How do I convey how deeply moved I was by the care and concern of the women leaders of Kenya Keys for the girls in this community? Through the Usalama program, they focus on the special needs of girls as they navigate growing up in the village. There are many problems that arise, but I was probably the most surprised to learn of the importance of soap, which is hard for many of the girls to get, and can lead to bullying and shaming at school. Something that I so completely take for granted is a precious commodity in their world.
I was comforted to know that there are women like Clemence and Felicity that are there to help. They are strong, thoughtful and capable women, as are all of the Kenya Keys board members.
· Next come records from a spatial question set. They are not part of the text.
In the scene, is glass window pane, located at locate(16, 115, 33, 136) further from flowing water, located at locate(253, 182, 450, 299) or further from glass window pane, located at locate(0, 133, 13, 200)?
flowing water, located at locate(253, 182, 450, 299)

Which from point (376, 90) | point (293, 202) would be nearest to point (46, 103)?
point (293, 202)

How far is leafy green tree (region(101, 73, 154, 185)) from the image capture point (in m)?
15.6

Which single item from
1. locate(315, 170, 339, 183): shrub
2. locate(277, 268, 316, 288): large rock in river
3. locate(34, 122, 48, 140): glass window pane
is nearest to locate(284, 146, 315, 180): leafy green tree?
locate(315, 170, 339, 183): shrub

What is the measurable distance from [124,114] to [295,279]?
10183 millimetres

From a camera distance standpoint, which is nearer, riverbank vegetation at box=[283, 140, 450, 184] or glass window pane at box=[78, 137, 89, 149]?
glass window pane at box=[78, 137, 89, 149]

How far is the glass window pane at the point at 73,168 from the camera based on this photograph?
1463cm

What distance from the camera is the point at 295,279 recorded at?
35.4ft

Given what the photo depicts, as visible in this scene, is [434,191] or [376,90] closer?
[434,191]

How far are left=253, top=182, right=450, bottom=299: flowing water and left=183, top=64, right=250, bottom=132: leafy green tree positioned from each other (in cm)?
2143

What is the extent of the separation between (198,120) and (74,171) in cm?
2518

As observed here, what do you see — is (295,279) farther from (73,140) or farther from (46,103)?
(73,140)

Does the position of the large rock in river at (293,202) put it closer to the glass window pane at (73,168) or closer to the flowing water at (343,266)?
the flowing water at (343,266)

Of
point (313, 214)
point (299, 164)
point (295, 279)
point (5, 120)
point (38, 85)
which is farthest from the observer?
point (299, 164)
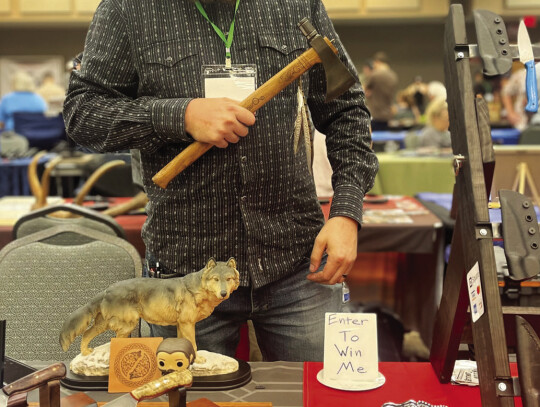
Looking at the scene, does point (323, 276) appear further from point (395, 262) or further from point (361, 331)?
point (395, 262)

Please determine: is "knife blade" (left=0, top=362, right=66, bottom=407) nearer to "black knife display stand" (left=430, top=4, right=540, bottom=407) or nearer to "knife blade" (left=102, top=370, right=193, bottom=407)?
"knife blade" (left=102, top=370, right=193, bottom=407)

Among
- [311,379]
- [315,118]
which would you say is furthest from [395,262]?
[311,379]

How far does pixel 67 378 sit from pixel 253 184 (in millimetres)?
492

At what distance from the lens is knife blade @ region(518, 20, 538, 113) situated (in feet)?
3.34

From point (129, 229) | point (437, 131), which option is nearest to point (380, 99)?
point (437, 131)

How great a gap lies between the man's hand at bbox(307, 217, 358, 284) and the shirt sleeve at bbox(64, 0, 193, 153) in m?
0.31

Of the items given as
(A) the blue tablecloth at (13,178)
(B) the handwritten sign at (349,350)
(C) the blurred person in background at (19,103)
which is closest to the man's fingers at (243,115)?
(B) the handwritten sign at (349,350)

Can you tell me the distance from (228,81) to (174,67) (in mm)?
108

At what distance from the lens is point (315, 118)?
1.46m

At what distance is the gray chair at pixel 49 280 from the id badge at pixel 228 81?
1.65 ft

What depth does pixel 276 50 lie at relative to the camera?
1315 millimetres

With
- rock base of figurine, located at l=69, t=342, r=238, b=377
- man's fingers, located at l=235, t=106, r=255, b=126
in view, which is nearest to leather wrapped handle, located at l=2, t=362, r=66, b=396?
rock base of figurine, located at l=69, t=342, r=238, b=377

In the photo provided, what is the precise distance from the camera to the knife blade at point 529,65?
1.02 m

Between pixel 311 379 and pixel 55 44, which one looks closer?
pixel 311 379
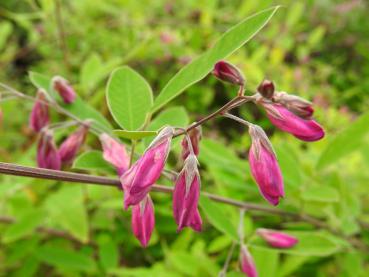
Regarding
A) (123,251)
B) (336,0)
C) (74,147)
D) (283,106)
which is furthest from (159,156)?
(336,0)

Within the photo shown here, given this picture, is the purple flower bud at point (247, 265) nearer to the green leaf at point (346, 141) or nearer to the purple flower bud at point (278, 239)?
the purple flower bud at point (278, 239)

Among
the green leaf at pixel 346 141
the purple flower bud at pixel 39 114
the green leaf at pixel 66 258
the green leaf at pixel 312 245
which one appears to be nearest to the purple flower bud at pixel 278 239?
the green leaf at pixel 312 245

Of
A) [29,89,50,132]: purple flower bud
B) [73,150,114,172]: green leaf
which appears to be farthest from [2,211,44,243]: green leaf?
[73,150,114,172]: green leaf

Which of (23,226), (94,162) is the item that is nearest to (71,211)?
(23,226)

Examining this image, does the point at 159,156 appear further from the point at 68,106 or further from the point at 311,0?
the point at 311,0

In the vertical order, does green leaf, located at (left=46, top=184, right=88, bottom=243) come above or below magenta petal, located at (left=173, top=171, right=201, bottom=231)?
below

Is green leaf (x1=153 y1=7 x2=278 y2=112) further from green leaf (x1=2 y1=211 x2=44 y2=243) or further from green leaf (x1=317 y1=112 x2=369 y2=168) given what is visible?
green leaf (x1=2 y1=211 x2=44 y2=243)

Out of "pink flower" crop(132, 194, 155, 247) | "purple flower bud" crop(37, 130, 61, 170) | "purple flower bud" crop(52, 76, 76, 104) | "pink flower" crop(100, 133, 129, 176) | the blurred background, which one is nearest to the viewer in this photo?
"pink flower" crop(132, 194, 155, 247)
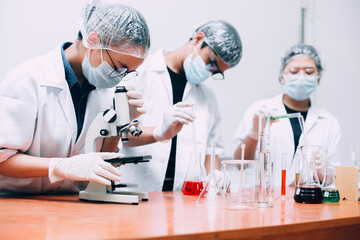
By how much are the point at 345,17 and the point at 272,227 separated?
11.3 feet

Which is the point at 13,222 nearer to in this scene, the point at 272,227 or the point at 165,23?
the point at 272,227

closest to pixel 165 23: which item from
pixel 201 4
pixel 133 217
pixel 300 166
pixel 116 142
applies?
pixel 201 4

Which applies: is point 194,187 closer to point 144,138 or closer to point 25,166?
point 144,138

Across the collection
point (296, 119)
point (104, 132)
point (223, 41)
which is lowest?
point (104, 132)

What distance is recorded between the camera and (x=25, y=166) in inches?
55.6

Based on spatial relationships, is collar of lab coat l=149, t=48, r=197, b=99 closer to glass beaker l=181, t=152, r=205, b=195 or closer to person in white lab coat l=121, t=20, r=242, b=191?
person in white lab coat l=121, t=20, r=242, b=191

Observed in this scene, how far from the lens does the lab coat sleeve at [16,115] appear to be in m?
1.41

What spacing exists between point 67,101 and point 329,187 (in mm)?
1178

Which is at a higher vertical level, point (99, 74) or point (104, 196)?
point (99, 74)

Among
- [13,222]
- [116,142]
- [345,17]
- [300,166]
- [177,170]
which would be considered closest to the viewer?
[13,222]

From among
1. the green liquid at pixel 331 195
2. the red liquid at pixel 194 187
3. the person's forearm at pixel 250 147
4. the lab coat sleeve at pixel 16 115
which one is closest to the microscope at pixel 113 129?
the lab coat sleeve at pixel 16 115

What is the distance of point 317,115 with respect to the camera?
9.10ft

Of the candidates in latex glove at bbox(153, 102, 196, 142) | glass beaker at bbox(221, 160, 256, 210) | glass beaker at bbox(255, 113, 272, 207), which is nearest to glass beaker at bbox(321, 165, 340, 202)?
glass beaker at bbox(255, 113, 272, 207)

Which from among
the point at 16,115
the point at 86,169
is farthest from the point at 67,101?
the point at 86,169
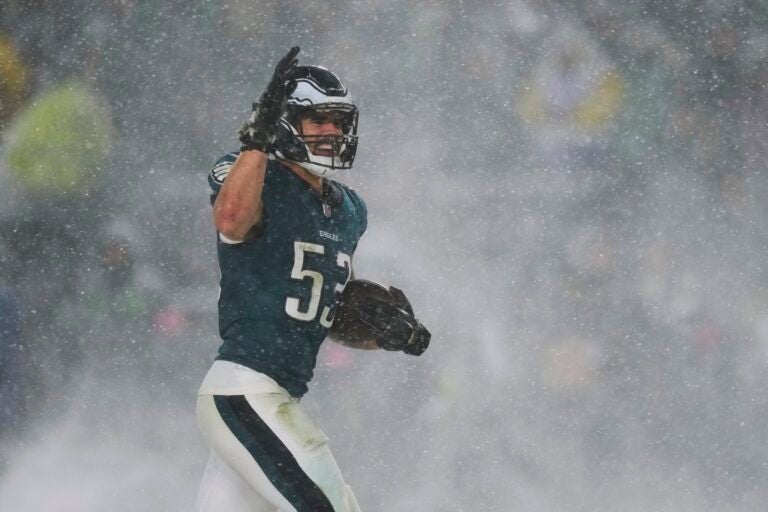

How do I tell of the many interviews of students who are so grateful for their sponsorship they pour over every detail of their sponsor’s letter, to learn of the person so far away that cares so deeply for him or her. Each student adds a “God bless them” sentiment as they finish reading the letter and looking over every detail in the picture.
They feel a connection to us, the sponsors, that is hard for us to understand in our busy U.S. lives. But I will never be slow to write my letter again, and I will be sure to include some photographs of my family. They want to know about us, to whom they are so grateful. What a humbling experience! Once again, I was taught by them.
I wonder if I can help my American friends understand that despite a lack of almost all the luxuries we have here, they are a happy people, and I feel we have much to learn from them. They love their families and sacrifice much for them. They aren’t just students, they are learners. Their warm smiles, cheerful demeanor and grateful hearts make me love them and want to be more like them. That is what I’ve learned I can say to adequately describe my trip. I was humbled, I was inspired, and I hope I never forget what they taught me.
Lynn Ostler was an intern on the Summer of 2018 Trip to Taru. This was her first trip to Kenya with Kenya Keys.